## Task details
Beginning at the line with "family: Cervidae", output each line to the end of the listing below exactly, please.

## Data records
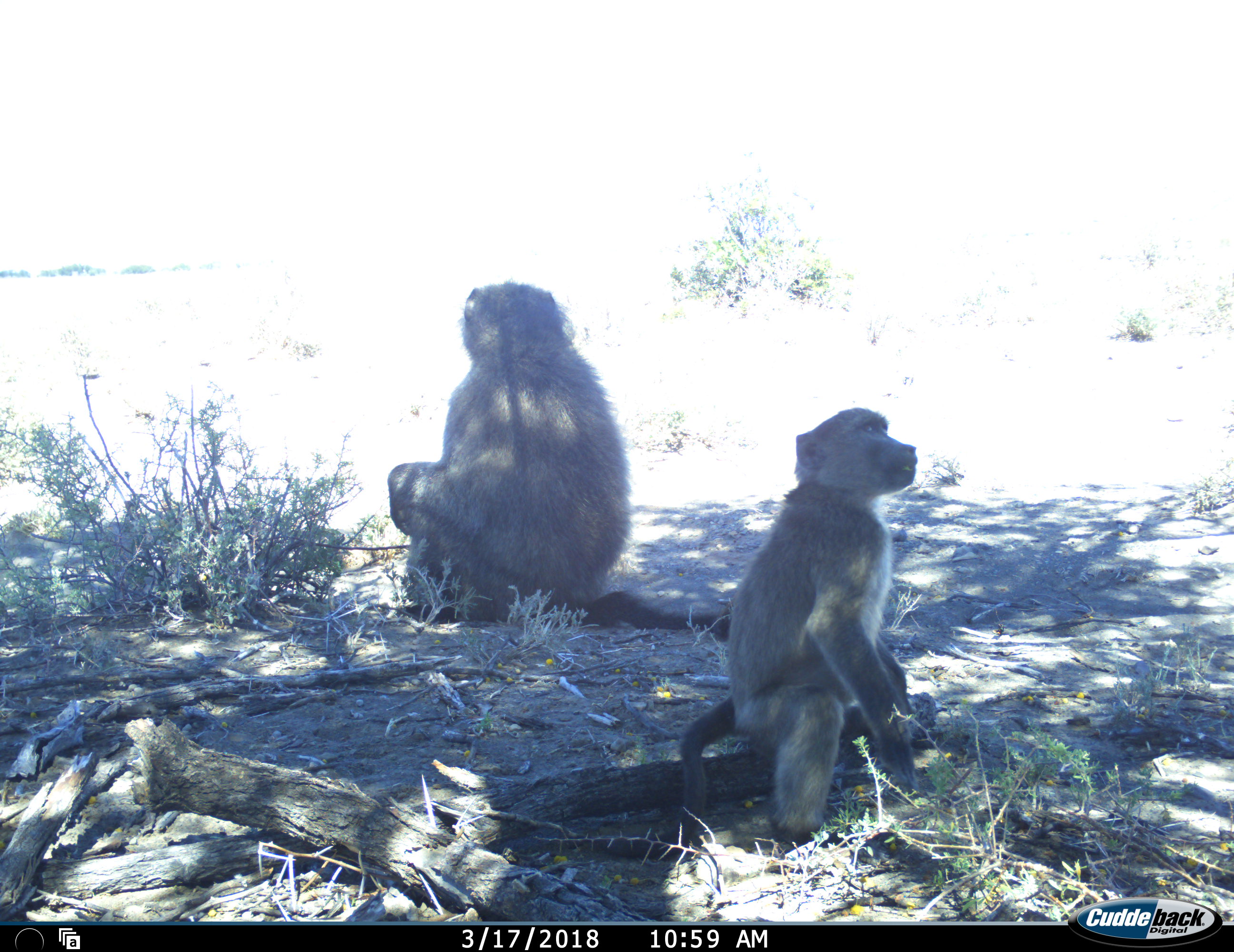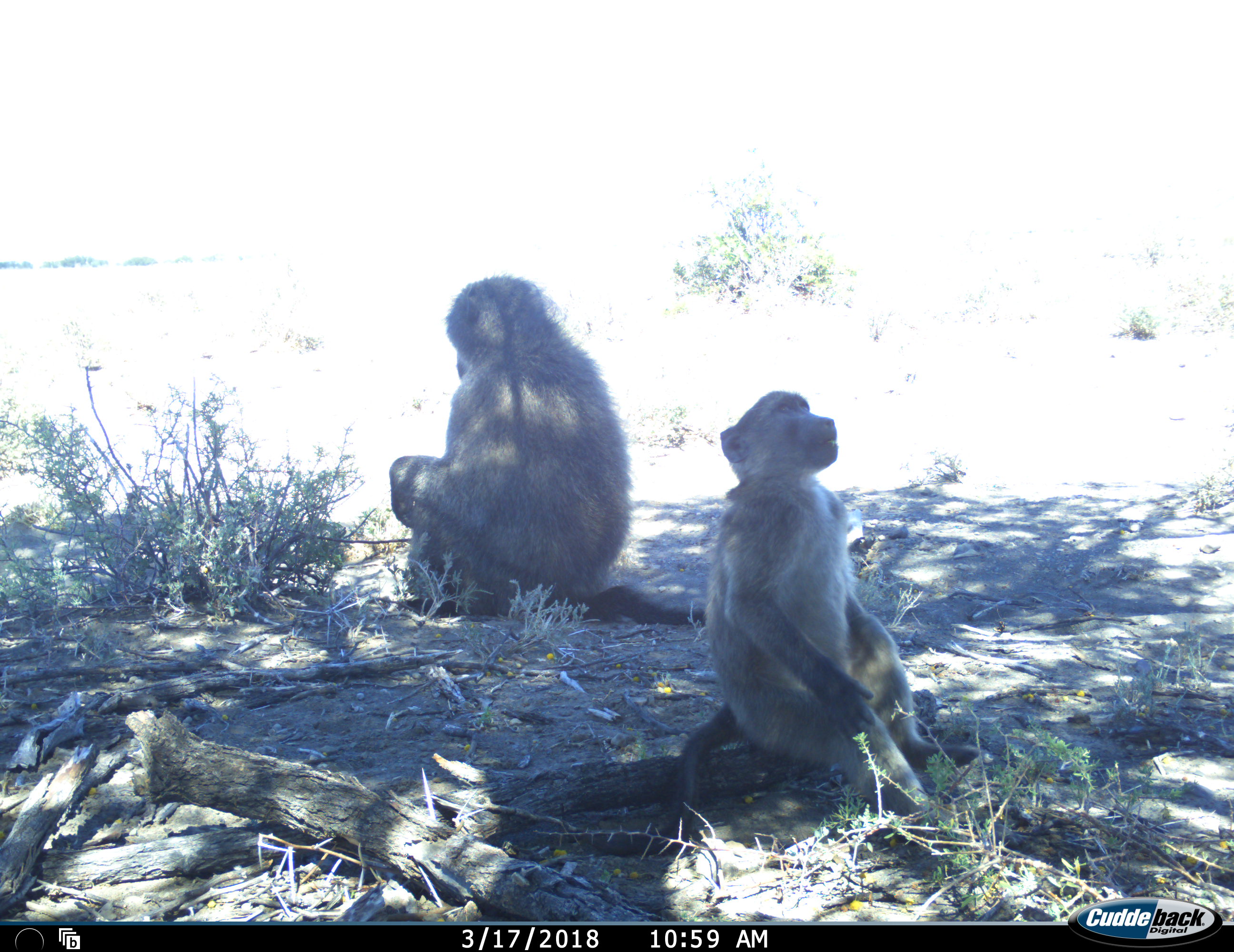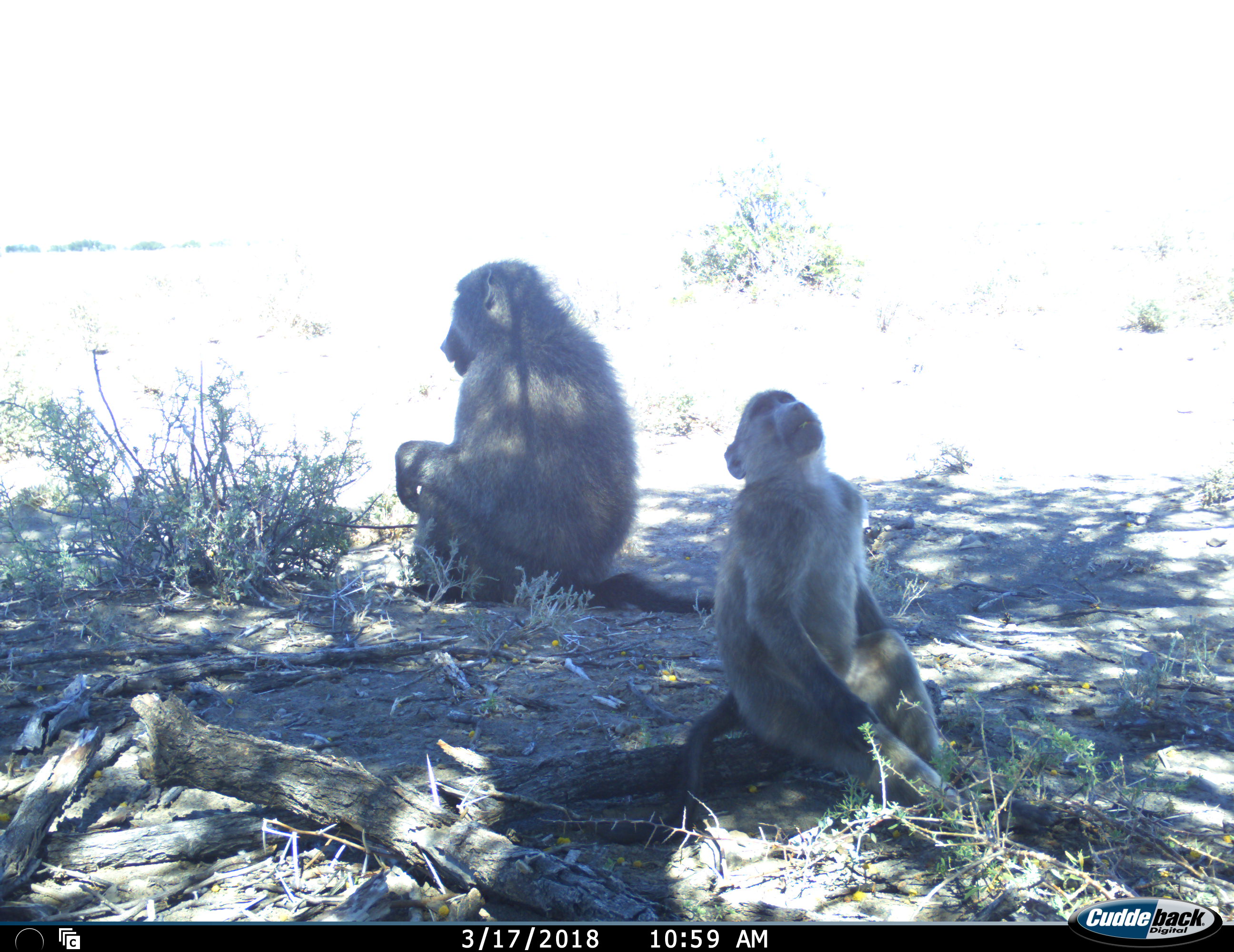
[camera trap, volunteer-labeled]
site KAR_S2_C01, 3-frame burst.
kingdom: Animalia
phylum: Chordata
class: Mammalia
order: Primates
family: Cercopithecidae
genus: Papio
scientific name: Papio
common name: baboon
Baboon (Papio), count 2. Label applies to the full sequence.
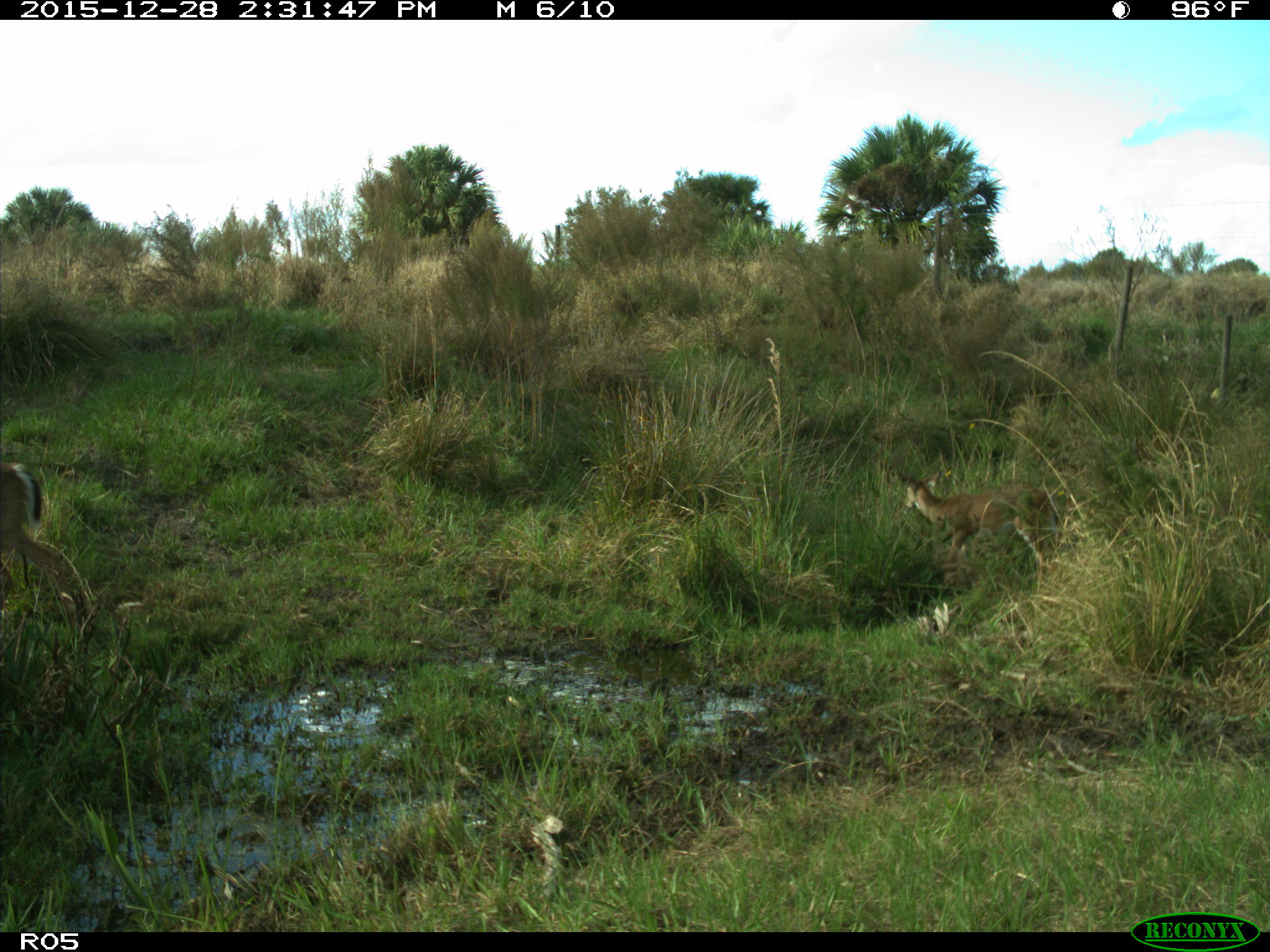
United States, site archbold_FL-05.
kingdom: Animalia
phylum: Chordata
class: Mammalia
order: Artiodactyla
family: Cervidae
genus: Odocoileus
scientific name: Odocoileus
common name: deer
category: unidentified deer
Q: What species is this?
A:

## Reply to the exercise
family: Cervidae
genus: Odocoileus
scientific name: Odocoileus
common name: deer
category: unidentified deer
Q: What species is this?
A:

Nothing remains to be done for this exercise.